To do: Copy the passage of the Chrome Updater write-up below that begins at "The supplied 7.3/HIGH" and stops after "reachable Chrome bugs.", switching "foothold" to "beachhead".

Document excerpt:
===
This is a master key left inside the janitor’s closet, not a broken front door
CVE-2026-11115 is a use-after-free in the Chrome Updater on Windows that affects Chrome builds before 149.0.7827.53. The bug lives in the privileged update plumbing rather than the browser renderer, so the practical outcome is local privilege escalation to OS-level privileges when a low-privilege attacker can get the updater to process a malicious file on a vulnerable Windows host.
The supplied 7.3/HIGH baseline overshoots reality for enterprise prioritization. This is post-initial-access by definition: the attacker already needs a foothold on the endpoint, low-privileged code execution, and a path to feed the updater crafted input; there is no internet exposure, no KEV entry, very low EPSS, and I found no public PoC as of 2026-06-05. That keeps it important for hardening and cleanup of lagging Windows fleets, but not in the same league as remotely reachable Chrome bugs.
4 steps from start to impact.
Land code execution as a standard user
- Windows endpoint with vulnerable Chrome Updater
- Attacker already has local code execution or an interactive low-privilege session
- Chrome installed in a scope that deploys the updater on that host
- EDR commonly catches commodity first-stage payloads before an LPE chain is ever attempted
- Many enterprises already treat a local foothold as a separately contained incident
- This prerequisite alone narrows exposure from the whole fleet to already-compromised hosts
Feed crafted input into the privileged updater
updater.exe / Google Updater servicing path). Per the Chrome release and CVE record, the flaw is in Updater on Windows and results in OS-level privilege escalation when the crafted file reaches the vulnerable code path.- Attacker can place or reference a crafted file on disk
- Updater is present and vulnerable
- The vulnerable updater code path is reachable in the target install mode
- No public exploitation recipe was located for this CVE as of 2026-06-05
- Update-service behavior varies across system/user install scope and enterprise packaging
- Application control, tamper protection, and constrained write locations can make reliable file staging harder
updater.exe.Trigger memory corruption for privilege escalation
- Exploit reliability against the target build
- A working primitive from the crafted file to privileged code execution
- No hardening control blocks the final payload
- Modern Windows exploit mitigations and EDR memory protections often reduce reliability of local exploit chains
- Use-after-free bugs frequently need version-specific tuning
- Enterprise gold images may auto-update Chrome quickly, shrinking the vulnerable window
Use elevated rights for persistence or defense evasion
- Successful SYSTEM-level execution
- Security tooling not blocking post-exploitation activity
- Privileged post-exploitation tends to generate stronger telemetry than the initial bug trigger
- Lateral movement still depends on identity, segmentation, and admin path controls
The supporting signals.
===
Supplied information:

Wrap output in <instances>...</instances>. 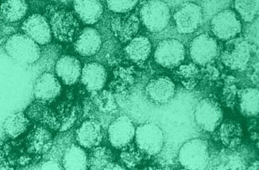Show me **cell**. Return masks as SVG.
===
Completed exercise:
The supplied 7.3/HIGH baseline overshoots reality for enterprise prioritization. This is post-initial-access by definition: the attacker already needs a beachhead on the endpoint, low-privileged code execution, and a path to feed the updater crafted input; there is no internet exposure, no KEV entry, very low EPSS, and I found no public PoC as of 2026-06-05. That keeps it important for hardening and cleanup of lagging Windows fleets, but not in the same league as remotely reachable Chrome bugs.